Mr. Speaker, the recent partial-birth abortion trials have shattered, hopefully forever, the myth, the big lie, that somehow the unborn child does not feel pain during an abortion. The pro-abortion lobby has spread that. Finally, that myth has been shattered. Even the American Civil Liberties Union, Mr. Speaker, the ACLU, has conceded that unborn children feel pain during an abortion. In a February motion to exclude evidence regarding fetal pain in the partial-birth abortion ban trials, the ACLU went so far as to argue that testimony on fetal pain in relation to partial-birth abortion was irrelevant because they said the dilation-and-evacuation method of abortion, involving dismemberment, is more painful than a partial-birth abortion.
So the question, Mr. Speaker, is clearly not whether or not unborn children feel pain during the commission of this act of violence, perfectly legal, a D&E, as they call it, method of abortion, but how much do the children feel. There is growing evidence, Mr. Speaker, to suggest that children feel a frightening amount of pain during these abortion procedures. I agree with the ACLU when they make that statement as they did before the court.
Let me just remind my colleagues, the D&E method of abortion as used in most second-trimester abortions involves the abortionist grasping the unborn child's body parts, various parts, arms, legs, torso with a long-toothed clamp. The fetal body parts are then torn off the body and pulled out of the mother piecemeal. It is an act of dismemberment. It is a despicable act. It is a violent act. It is an act of violence.

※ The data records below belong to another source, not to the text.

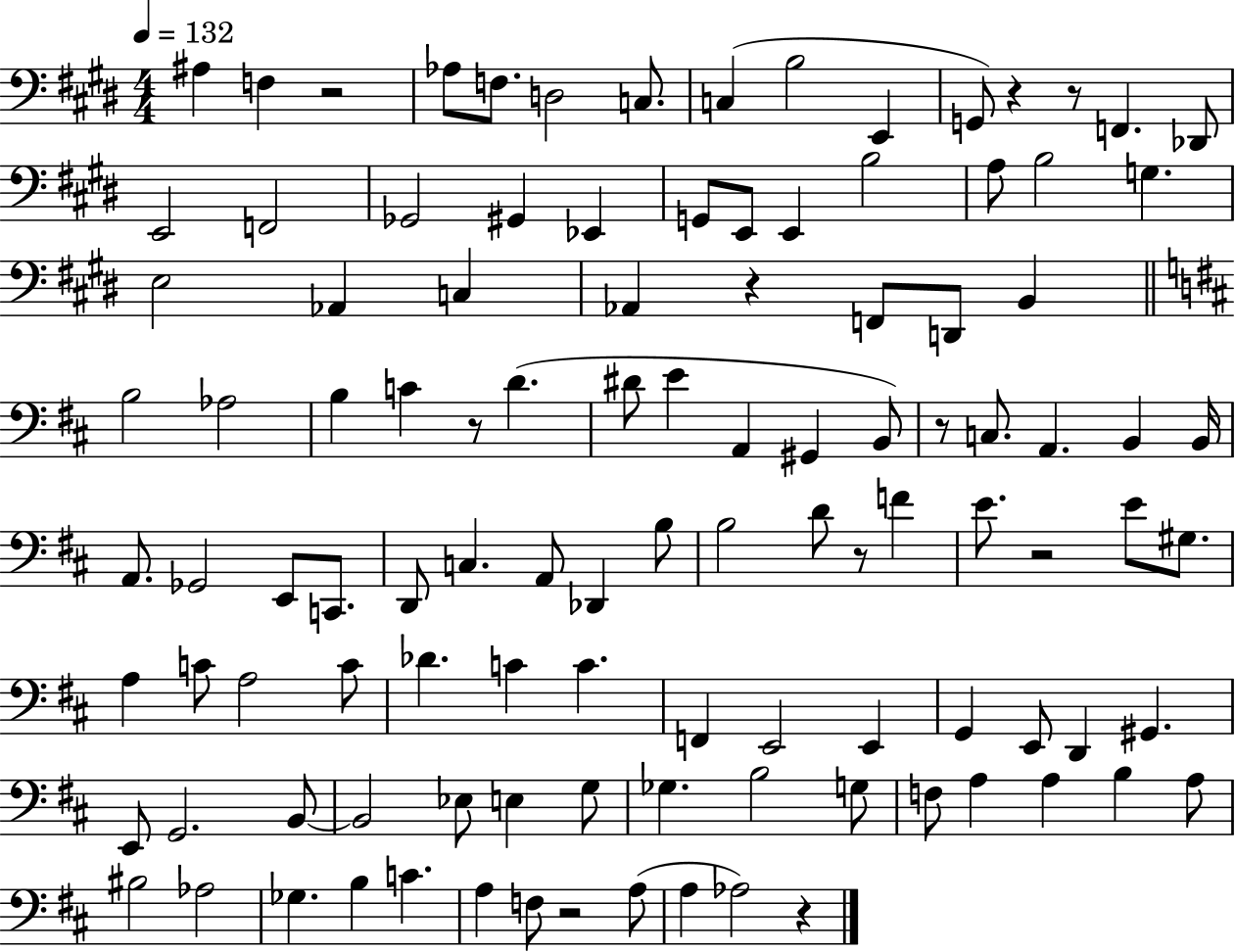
X:1
T:Untitled
M:4/4
L:1/4
K:E
^A, F, z2 _A,/2 F,/2 D,2 C,/2 C, B,2 E,, G,,/2 z z/2 F,, _D,,/2 E,,2 F,,2 _G,,2 ^G,, _E,, G,,/2 E,,/2 E,, B,2 A,/2 B,2 G, E,2 _A,, C, _A,, z F,,/2 D,,/2 B,, B,2 _A,2 B, C z/2 D ^D/2 E A,, ^G,, B,,/2 z/2 C,/2 A,, B,, B,,/4 A,,/2 _G,,2 E,,/2 C,,/2 D,,/2 C, A,,/2 _D,, B,/2 B,2 D/2 z/2 F E/2 z2 E/2 ^G,/2 A, C/2 A,2 C/2 _D C C F,, E,,2 E,, G,, E,,/2 D,, ^G,, E,,/2 G,,2 B,,/2 B,,2 _E,/2 E, G,/2 _G, B,2 G,/2 F,/2 A, A, B, A,/2 ^B,2 _A,2 _G, B, C A, F,/2 z2 A,/2 A, _A,2 z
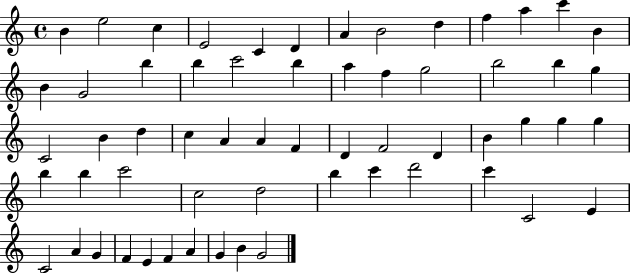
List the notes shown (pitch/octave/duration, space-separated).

B4/q E5/h C5/q E4/h C4/q D4/q A4/q B4/h D5/q F5/q A5/q C6/q B4/q B4/q G4/h B5/q B5/q C6/h B5/q A5/q F5/q G5/h B5/h B5/q G5/q C4/h B4/q D5/q C5/q A4/q A4/q F4/q D4/q F4/h D4/q B4/q G5/q G5/q G5/q B5/q B5/q C6/h C5/h D5/h B5/q C6/q D6/h C6/q C4/h E4/q C4/h A4/q G4/q F4/q E4/q F4/q A4/q G4/q B4/q G4/h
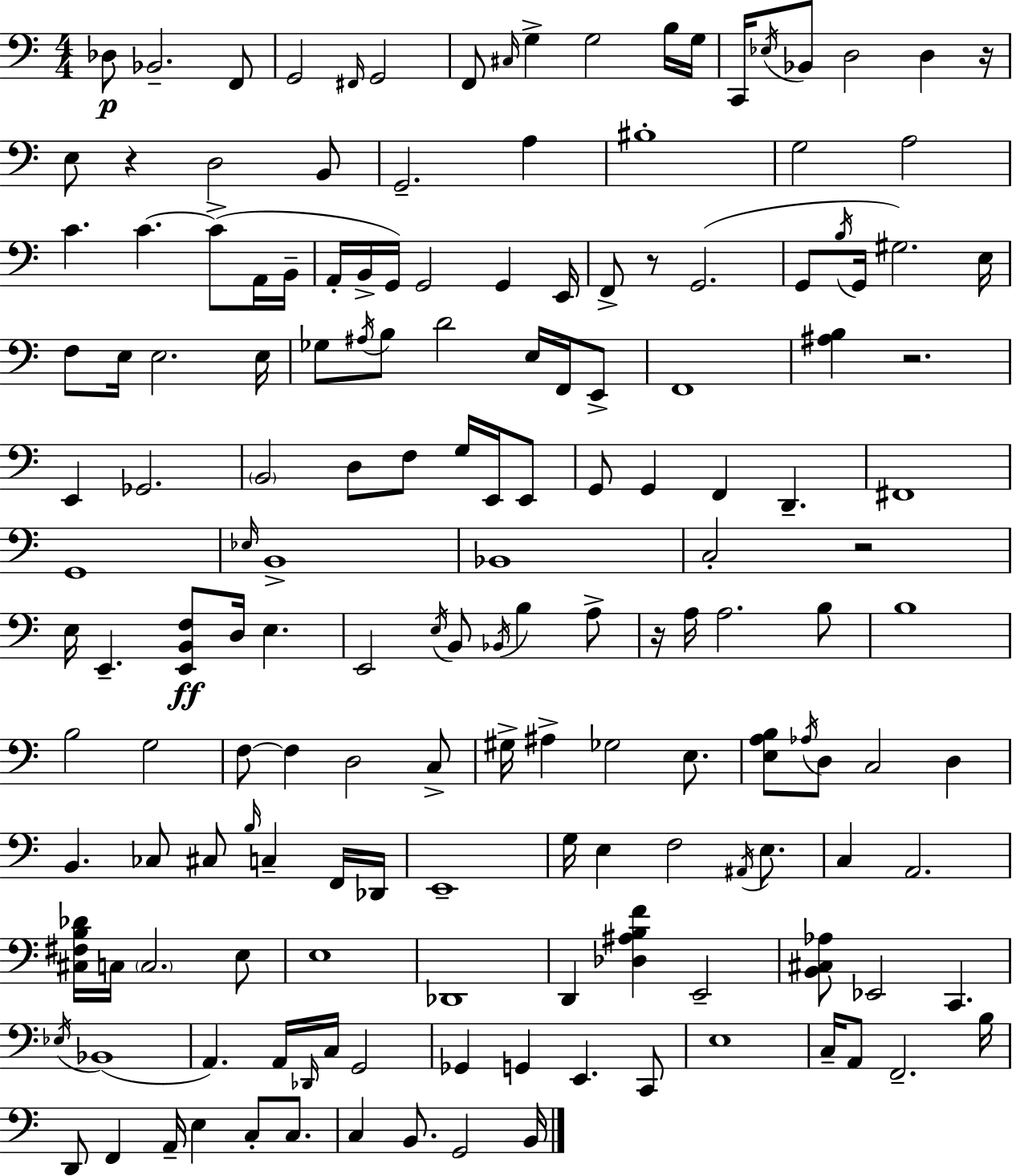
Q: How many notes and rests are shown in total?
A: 163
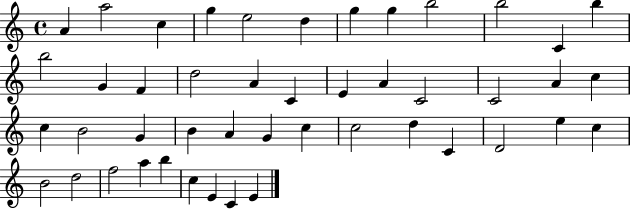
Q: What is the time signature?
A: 4/4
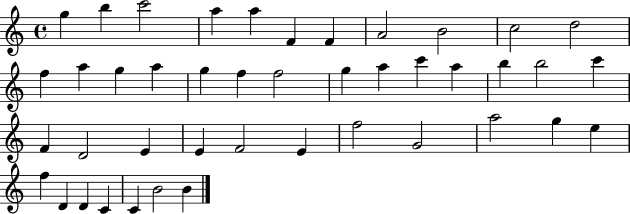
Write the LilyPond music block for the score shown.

{
  \clef treble
  \time 4/4
  \defaultTimeSignature
  \key c \major
  g''4 b''4 c'''2 | a''4 a''4 f'4 f'4 | a'2 b'2 | c''2 d''2 | \break f''4 a''4 g''4 a''4 | g''4 f''4 f''2 | g''4 a''4 c'''4 a''4 | b''4 b''2 c'''4 | \break f'4 d'2 e'4 | e'4 f'2 e'4 | f''2 g'2 | a''2 g''4 e''4 | \break f''4 d'4 d'4 c'4 | c'4 b'2 b'4 | \bar "|."
}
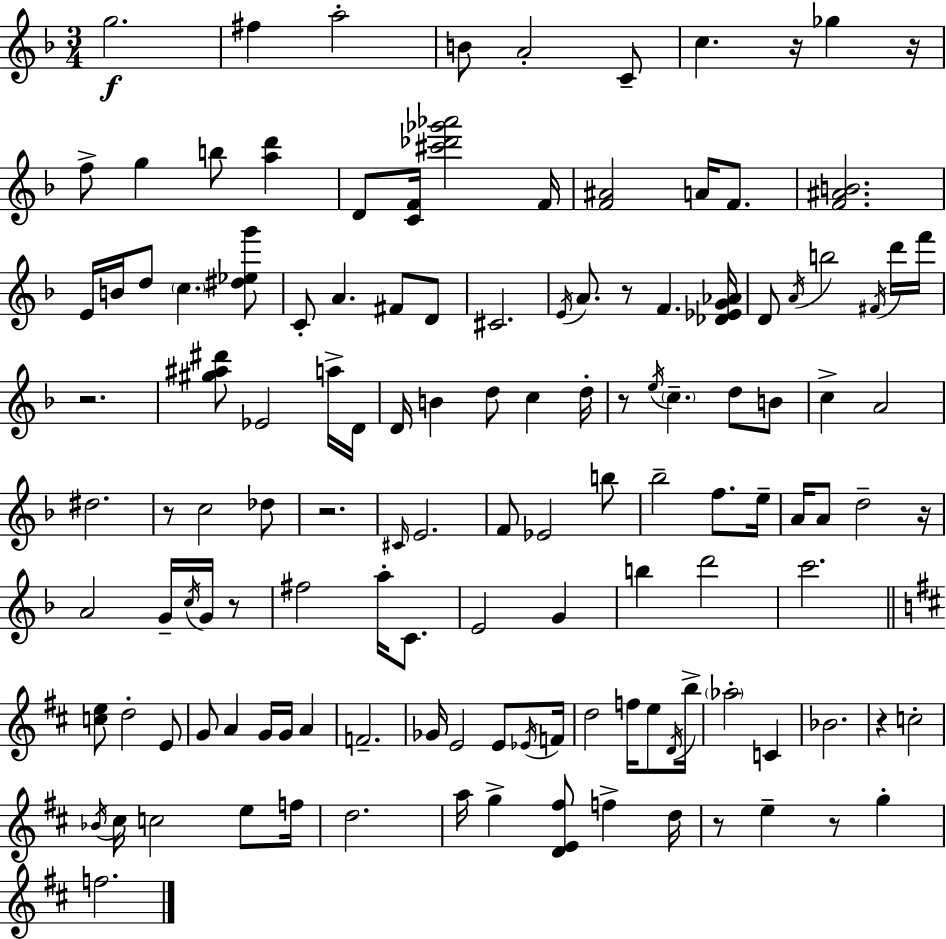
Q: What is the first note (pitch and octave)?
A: G5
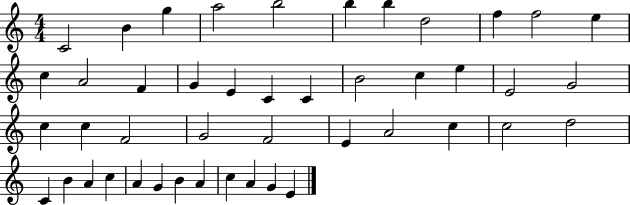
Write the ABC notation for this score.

X:1
T:Untitled
M:4/4
L:1/4
K:C
C2 B g a2 b2 b b d2 f f2 e c A2 F G E C C B2 c e E2 G2 c c F2 G2 F2 E A2 c c2 d2 C B A c A G B A c A G E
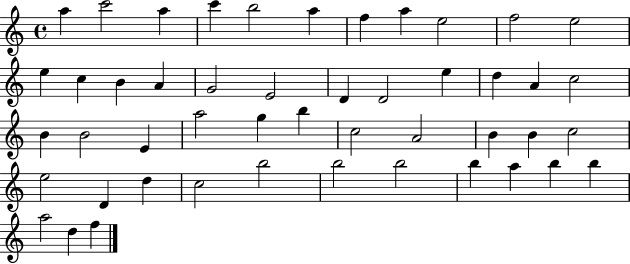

It takes about 30 minutes for this act of violence, again perfectly legal, allowed by Roe v. Wade, to occur. During those 30 minutes, this child suffers immensely. I would remind my colleagues that Congress requires that pain be mitigated when livestock are slaughtered, not so when an unborn child is slaughtered. I would ask Members to take a good, strong look at this legislation and hopefully cosponsor it and get this bill to the floor so that we can vote on it.
Let me just finally say to my colleagues, there was a Zogby poll recently on the question, do you support laws requiring that women who are 20 weeks or more along in their pregnancy be given information about fetal pain before having an abortion? Seventy-seven percent of the people said yes. Only 16 percent disagreed. We should not be killing these children, Mr. Speaker, but they should at least not have to suffer such excruciating pain. I urge passage as soon as possible of this legislation.